** INSTRUCTIONS TO FOLLOW **
Duplicate every line of the records below, word for word, starting at the line containing "According to what" and ending with the line containing "which is closest to gray", both included.

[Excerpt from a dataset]

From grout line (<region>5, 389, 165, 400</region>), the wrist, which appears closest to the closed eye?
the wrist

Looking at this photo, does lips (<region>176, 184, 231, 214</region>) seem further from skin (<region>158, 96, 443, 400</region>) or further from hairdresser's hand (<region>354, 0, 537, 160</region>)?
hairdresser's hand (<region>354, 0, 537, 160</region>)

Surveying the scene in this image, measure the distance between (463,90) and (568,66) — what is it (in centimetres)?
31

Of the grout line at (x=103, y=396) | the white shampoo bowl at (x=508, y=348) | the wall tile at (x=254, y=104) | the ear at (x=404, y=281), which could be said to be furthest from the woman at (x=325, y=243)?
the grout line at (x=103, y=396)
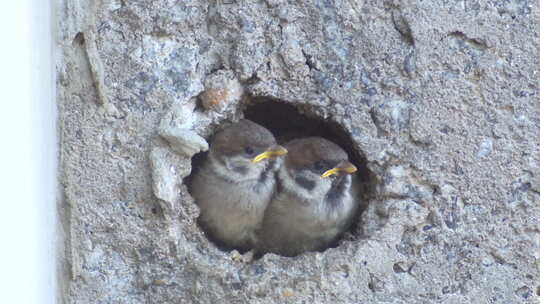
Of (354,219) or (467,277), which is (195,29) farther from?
(467,277)

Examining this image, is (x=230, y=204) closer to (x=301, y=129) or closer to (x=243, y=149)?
(x=243, y=149)

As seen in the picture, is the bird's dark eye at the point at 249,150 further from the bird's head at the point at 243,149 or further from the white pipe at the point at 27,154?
the white pipe at the point at 27,154

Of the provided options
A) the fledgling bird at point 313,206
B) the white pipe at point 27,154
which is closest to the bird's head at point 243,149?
the fledgling bird at point 313,206

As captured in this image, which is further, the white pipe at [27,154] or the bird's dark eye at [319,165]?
the bird's dark eye at [319,165]

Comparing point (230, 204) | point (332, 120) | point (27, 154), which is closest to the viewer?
point (27, 154)

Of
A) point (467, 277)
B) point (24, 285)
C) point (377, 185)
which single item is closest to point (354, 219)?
point (377, 185)

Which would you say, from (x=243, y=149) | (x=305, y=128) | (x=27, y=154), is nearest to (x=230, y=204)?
(x=243, y=149)

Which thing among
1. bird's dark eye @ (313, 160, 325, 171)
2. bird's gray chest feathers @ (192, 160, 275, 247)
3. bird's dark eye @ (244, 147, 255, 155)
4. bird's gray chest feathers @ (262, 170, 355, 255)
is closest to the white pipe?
bird's gray chest feathers @ (192, 160, 275, 247)
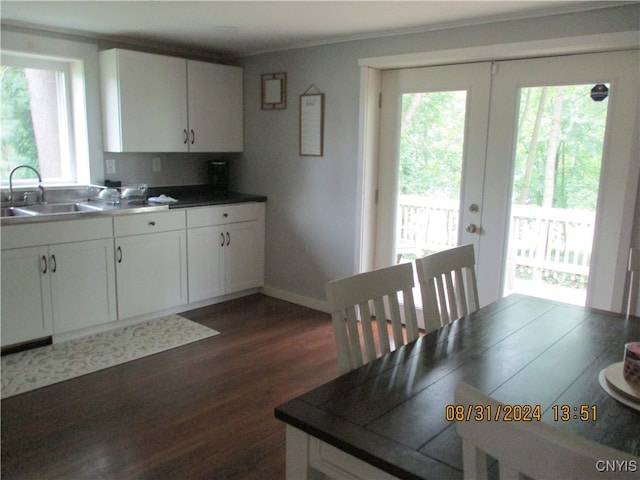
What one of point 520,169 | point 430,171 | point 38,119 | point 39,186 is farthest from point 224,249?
point 520,169

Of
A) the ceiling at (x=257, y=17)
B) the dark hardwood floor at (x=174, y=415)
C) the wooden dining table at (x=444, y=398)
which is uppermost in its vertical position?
the ceiling at (x=257, y=17)

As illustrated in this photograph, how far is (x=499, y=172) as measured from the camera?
3.44m

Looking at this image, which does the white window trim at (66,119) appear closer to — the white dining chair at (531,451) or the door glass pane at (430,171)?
the door glass pane at (430,171)

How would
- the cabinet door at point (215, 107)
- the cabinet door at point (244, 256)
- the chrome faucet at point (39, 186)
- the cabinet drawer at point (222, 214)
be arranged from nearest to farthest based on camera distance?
1. the chrome faucet at point (39, 186)
2. the cabinet drawer at point (222, 214)
3. the cabinet door at point (215, 107)
4. the cabinet door at point (244, 256)

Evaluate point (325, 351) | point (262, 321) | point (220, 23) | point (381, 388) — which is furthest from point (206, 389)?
point (220, 23)

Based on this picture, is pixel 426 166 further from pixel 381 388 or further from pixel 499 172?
pixel 381 388

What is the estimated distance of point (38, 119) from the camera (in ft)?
13.0

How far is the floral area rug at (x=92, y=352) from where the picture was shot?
3.01 meters

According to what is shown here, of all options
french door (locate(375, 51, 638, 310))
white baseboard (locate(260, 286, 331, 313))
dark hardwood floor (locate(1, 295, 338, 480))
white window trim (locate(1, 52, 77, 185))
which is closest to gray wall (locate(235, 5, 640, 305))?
white baseboard (locate(260, 286, 331, 313))

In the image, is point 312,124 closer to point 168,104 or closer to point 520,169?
point 168,104

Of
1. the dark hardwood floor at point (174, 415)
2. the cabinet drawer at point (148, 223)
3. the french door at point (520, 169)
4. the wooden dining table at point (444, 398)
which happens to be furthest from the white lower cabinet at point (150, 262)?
the wooden dining table at point (444, 398)

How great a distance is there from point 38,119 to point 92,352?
6.18 ft

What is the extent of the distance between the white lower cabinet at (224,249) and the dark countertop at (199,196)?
0.17 feet

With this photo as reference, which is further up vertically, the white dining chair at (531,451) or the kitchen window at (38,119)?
the kitchen window at (38,119)
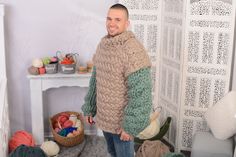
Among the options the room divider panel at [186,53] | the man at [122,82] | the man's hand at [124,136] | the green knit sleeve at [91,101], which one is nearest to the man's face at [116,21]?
the man at [122,82]

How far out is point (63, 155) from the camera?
113 inches

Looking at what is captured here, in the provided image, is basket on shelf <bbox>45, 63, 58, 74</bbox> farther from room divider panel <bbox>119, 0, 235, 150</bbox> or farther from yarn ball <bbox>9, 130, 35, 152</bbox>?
room divider panel <bbox>119, 0, 235, 150</bbox>

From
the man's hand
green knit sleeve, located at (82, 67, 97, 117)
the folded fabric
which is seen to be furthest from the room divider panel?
the man's hand

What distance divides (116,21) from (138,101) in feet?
1.25

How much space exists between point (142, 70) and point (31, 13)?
1.43 metres

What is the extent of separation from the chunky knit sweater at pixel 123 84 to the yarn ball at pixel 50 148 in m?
0.97

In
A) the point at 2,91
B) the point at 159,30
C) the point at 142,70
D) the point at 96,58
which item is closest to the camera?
the point at 142,70

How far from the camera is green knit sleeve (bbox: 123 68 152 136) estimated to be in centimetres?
181

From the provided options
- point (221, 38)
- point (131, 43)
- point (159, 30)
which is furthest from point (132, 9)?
point (131, 43)

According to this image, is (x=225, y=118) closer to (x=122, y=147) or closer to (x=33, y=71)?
(x=122, y=147)

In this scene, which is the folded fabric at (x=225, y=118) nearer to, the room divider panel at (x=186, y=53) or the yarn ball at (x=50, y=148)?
the room divider panel at (x=186, y=53)

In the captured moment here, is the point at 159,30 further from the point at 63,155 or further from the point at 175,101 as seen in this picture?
the point at 63,155

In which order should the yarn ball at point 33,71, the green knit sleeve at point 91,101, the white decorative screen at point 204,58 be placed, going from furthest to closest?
the yarn ball at point 33,71
the white decorative screen at point 204,58
the green knit sleeve at point 91,101

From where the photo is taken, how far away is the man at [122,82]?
1.82m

** SOLUTION FOR THIS EXERCISE **
According to what is shown here, of all options
french door (locate(375, 51, 638, 310))
white baseboard (locate(260, 286, 331, 313))
dark hardwood floor (locate(1, 295, 338, 480))
white window trim (locate(1, 52, 77, 185))
which is closest to gray wall (locate(235, 5, 640, 305))?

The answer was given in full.